One of the posters reads: “Kids of married parents do better in school.” Again, CFOC crosses a line in an age when lifestyle judgments are made at your own risk.

“We aren’t out to point fingers or make anyone feel bad,” said Bronwyn Mayden, executive director of CFOC. “We aren’t saying, ‘Your kids aren’t going to do as well as my kids.’

“This is not an indictment of divorce laws and it isn’t about gay marriage. We are just putting the facts out there,” she said.

And the facts do support marriage: married people describe themselves as happier; they are healthier and they live longer.
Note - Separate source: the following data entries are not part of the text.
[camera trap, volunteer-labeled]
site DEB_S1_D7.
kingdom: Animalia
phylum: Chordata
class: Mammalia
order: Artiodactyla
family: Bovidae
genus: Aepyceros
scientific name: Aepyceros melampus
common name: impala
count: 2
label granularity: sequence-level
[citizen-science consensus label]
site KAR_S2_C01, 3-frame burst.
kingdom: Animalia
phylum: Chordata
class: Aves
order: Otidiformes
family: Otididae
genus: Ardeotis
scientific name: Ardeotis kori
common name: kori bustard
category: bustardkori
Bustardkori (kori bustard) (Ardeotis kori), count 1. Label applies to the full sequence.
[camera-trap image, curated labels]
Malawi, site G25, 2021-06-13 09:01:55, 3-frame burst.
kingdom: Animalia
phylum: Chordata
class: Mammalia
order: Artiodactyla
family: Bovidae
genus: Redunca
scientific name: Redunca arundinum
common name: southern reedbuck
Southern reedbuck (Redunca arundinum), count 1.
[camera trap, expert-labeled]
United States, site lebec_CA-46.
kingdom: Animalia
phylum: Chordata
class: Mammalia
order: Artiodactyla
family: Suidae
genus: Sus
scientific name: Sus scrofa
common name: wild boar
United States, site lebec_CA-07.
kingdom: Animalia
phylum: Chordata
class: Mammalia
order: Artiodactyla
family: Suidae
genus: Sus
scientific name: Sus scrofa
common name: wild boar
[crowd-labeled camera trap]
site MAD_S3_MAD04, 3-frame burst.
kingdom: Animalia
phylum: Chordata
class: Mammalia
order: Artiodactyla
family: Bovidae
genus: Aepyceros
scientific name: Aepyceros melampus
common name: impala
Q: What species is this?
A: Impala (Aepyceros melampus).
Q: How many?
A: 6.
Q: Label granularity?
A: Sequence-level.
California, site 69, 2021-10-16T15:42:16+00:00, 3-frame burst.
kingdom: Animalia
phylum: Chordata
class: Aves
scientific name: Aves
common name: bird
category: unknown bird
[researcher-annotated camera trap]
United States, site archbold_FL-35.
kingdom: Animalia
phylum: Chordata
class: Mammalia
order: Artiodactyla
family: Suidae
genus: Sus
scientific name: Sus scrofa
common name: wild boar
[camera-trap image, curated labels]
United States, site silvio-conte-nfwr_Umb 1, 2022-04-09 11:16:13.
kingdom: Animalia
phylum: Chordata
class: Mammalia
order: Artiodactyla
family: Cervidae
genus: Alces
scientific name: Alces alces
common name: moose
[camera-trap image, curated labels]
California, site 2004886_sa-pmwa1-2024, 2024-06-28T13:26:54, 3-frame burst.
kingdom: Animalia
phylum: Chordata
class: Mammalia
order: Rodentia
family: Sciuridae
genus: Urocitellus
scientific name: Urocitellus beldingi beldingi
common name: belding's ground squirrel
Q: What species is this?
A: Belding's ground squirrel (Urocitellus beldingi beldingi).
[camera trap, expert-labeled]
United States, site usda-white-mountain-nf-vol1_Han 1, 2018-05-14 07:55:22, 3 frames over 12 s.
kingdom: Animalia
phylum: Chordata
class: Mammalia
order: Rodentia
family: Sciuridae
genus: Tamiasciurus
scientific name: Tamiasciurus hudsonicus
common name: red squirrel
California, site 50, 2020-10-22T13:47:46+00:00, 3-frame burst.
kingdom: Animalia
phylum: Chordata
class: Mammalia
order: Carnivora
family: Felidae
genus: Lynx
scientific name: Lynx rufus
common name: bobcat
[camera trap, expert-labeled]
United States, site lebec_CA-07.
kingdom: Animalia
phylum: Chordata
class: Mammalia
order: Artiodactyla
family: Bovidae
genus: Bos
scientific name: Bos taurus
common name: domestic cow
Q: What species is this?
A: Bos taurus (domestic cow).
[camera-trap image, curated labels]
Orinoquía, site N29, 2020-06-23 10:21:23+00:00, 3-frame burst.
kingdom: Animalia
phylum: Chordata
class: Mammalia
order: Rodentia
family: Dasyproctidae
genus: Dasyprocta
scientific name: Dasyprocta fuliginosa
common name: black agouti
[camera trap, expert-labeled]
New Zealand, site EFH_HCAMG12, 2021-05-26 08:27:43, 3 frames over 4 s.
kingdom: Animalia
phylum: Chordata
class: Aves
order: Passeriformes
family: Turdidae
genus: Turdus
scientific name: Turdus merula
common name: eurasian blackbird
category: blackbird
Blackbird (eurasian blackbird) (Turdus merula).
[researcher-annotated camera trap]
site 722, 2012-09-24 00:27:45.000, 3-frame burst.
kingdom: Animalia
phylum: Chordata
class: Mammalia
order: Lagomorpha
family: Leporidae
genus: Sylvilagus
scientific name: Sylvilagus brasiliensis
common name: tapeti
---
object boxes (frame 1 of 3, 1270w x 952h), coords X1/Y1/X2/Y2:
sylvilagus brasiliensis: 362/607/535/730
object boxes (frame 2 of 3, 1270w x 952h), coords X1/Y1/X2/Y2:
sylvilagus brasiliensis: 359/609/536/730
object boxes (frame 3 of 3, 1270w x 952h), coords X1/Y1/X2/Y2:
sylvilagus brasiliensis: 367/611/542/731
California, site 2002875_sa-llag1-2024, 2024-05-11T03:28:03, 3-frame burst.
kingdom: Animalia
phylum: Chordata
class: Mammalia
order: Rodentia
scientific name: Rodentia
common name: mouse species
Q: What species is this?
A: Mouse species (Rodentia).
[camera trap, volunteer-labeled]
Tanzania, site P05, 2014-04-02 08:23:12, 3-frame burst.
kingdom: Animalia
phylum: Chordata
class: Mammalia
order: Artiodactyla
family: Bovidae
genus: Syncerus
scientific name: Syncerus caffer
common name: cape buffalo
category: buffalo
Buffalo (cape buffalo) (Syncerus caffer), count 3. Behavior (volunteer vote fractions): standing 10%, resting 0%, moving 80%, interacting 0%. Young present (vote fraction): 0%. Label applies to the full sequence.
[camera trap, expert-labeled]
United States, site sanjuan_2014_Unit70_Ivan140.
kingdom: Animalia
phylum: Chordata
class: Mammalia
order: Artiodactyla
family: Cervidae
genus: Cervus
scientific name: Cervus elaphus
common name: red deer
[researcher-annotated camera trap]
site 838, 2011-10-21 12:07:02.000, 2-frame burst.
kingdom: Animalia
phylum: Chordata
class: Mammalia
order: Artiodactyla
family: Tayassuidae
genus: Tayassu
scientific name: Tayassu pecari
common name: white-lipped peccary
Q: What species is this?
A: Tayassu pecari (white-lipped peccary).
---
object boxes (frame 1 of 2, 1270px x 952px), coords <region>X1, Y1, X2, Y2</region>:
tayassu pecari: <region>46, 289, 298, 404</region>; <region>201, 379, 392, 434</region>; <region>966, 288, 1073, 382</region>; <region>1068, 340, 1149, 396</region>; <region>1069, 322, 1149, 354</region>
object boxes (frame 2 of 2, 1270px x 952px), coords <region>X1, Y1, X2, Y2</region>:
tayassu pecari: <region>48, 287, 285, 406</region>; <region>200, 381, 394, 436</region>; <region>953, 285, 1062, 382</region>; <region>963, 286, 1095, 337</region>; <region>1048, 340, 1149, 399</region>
The children of married people do better in school, are less likely to get in trouble, abuse drugs or alcohol, and are more economically successful.

Finally, though it seems like this ad campaign is directed at teens, it is not. Theirs is a generation that has witnessed the end of courtship and the rise of casual sex so casual the participants might not know each other’s names.

If we can’t get them to date, how can we get them to marry?

In fact, this message is aimed at adults. Parents, teachers, preachers, politicians.

“It is a hard sell to the kids and our work is cut out for us,” said Mayden. “But we want to put marriage back on the radar screen.

“The kids are going to say, ‘Huh?’ But we think the adults are going to say, ‘Now, you’re talking!’ “

“The Silent Majority wants this message,” said Donofrio. “Marriage Works” gives them ammunition and permission to talk up this beleaguered institution, just as CFOC did with a series of ads demanding that parents talk to their kids about sex (“Everybody else is”).

Again, CFOC has found the sweet spot. At a time when the rest of the grown-ups are still fighting over abstinence-only education and when the man in the White House wants to fund programs that strengthen marriage, “Marriage Works” could be a home run.

And if love, marriage and then family again becomes the natural order of things, all the better for the children. Ours, and theirs.